Using commercial .223 Remington cartridges in a 5.56x45mm NATO chambered rifle should work reliably, but generally will not be as accuracte as when fired from a .223 Remington chambered gun due to the longer leade.  Using 5.56x45mm NATO mil-spec cartridges (such as the M855) in a .223 Remington chambered rifle can lead to excessive wear and stress on the rifle and even be unsafe, and SAAMI recommends against the practice.  Some commercial rifles marked as ".223 Remington" are in fact suited for 5.56x45mm NATO, such as many commerical AR-15 variants and the Ruger Mini-14 (marked ".223 cal"), but the manufacturer should always be consulted to verify that this is acceptable before attempting it, and sighs of excessive pressures (such as flattening or gas staining of the primers) should be looked for in the initial testing with 5.56x45mm NATO ammunition.
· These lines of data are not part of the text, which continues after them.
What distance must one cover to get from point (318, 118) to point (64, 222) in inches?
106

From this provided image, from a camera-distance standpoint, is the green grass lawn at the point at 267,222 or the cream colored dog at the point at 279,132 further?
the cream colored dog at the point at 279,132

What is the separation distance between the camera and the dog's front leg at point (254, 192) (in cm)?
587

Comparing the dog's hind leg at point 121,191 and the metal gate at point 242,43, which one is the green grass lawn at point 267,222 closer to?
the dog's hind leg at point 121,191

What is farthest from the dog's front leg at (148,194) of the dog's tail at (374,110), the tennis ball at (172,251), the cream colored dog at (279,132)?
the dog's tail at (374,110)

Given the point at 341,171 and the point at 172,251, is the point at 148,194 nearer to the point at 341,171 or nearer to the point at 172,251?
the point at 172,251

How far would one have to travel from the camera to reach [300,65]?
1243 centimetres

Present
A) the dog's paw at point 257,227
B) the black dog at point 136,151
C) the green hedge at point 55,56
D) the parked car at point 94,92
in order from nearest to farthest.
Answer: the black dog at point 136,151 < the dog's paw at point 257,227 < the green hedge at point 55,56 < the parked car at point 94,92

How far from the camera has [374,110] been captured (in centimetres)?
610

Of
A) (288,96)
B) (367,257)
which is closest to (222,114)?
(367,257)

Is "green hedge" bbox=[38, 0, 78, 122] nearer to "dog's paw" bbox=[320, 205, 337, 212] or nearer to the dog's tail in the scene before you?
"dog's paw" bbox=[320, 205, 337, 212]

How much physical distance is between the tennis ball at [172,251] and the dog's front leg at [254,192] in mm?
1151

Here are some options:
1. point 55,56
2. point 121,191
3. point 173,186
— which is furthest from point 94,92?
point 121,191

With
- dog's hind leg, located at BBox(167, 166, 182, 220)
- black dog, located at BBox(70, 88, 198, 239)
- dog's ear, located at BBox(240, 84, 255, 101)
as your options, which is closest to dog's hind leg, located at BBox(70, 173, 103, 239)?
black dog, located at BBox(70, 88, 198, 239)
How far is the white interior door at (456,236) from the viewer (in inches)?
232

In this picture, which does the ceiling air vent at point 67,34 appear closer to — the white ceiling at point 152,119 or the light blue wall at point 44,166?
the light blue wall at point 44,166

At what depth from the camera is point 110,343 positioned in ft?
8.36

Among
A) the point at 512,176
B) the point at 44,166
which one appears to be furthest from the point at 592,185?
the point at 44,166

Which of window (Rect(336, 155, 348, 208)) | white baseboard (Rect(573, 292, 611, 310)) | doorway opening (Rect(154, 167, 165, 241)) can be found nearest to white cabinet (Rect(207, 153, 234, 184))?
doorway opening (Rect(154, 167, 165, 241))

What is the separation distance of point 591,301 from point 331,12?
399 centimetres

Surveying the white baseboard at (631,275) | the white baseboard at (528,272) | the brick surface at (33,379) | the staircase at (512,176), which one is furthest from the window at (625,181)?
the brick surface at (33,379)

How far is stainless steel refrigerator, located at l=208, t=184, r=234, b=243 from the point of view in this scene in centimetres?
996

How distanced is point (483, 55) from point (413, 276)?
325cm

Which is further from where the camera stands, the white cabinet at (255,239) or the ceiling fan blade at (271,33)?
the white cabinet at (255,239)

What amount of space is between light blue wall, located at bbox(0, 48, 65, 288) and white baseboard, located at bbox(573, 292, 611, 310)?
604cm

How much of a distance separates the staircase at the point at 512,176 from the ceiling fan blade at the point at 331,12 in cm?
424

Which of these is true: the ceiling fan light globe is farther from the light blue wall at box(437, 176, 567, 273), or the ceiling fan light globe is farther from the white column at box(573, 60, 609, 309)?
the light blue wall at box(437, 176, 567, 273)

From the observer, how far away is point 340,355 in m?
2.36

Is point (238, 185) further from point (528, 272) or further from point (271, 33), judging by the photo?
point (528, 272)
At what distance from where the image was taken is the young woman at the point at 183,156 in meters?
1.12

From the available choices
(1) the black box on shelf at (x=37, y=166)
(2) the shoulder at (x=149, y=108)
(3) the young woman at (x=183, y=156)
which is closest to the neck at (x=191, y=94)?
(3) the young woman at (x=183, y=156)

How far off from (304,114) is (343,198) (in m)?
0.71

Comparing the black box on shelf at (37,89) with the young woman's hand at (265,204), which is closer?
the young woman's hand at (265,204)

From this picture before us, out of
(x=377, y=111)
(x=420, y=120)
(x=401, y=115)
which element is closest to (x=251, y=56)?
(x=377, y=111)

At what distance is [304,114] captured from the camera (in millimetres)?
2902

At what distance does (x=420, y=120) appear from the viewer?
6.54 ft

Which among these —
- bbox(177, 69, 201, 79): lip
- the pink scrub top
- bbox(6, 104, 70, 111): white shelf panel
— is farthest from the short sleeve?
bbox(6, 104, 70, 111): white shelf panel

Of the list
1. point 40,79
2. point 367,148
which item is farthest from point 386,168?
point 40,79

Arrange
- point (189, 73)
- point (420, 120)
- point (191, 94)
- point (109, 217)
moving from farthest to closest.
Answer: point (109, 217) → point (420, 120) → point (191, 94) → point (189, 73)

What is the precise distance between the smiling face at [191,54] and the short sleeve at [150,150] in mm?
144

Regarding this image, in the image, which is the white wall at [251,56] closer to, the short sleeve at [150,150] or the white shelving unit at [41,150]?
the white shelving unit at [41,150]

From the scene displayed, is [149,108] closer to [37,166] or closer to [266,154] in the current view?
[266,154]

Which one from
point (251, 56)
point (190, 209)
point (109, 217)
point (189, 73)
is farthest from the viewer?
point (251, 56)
It should be noted that the upper receiver (to which the barrel with its chamber are attached) and the lower receiver are entirely seperate parts in AR-15 style rifles.  If the lower receiver has either .223 or 5.56 stamped on it, it does not guarantee the upper assembly is rated for the same caliber, because the upper and lower receiver in the same rifle can, and frequently do, come from different manufacturers-particularly with rifles sold to civilians or second-hand rifles.

In more practical terms, as of 2010 most AR-15 parts suppliers engineer their complete upper assemblies to support both calibers in order to protect their customers from injuries and to protect their businesses from resultant litigation.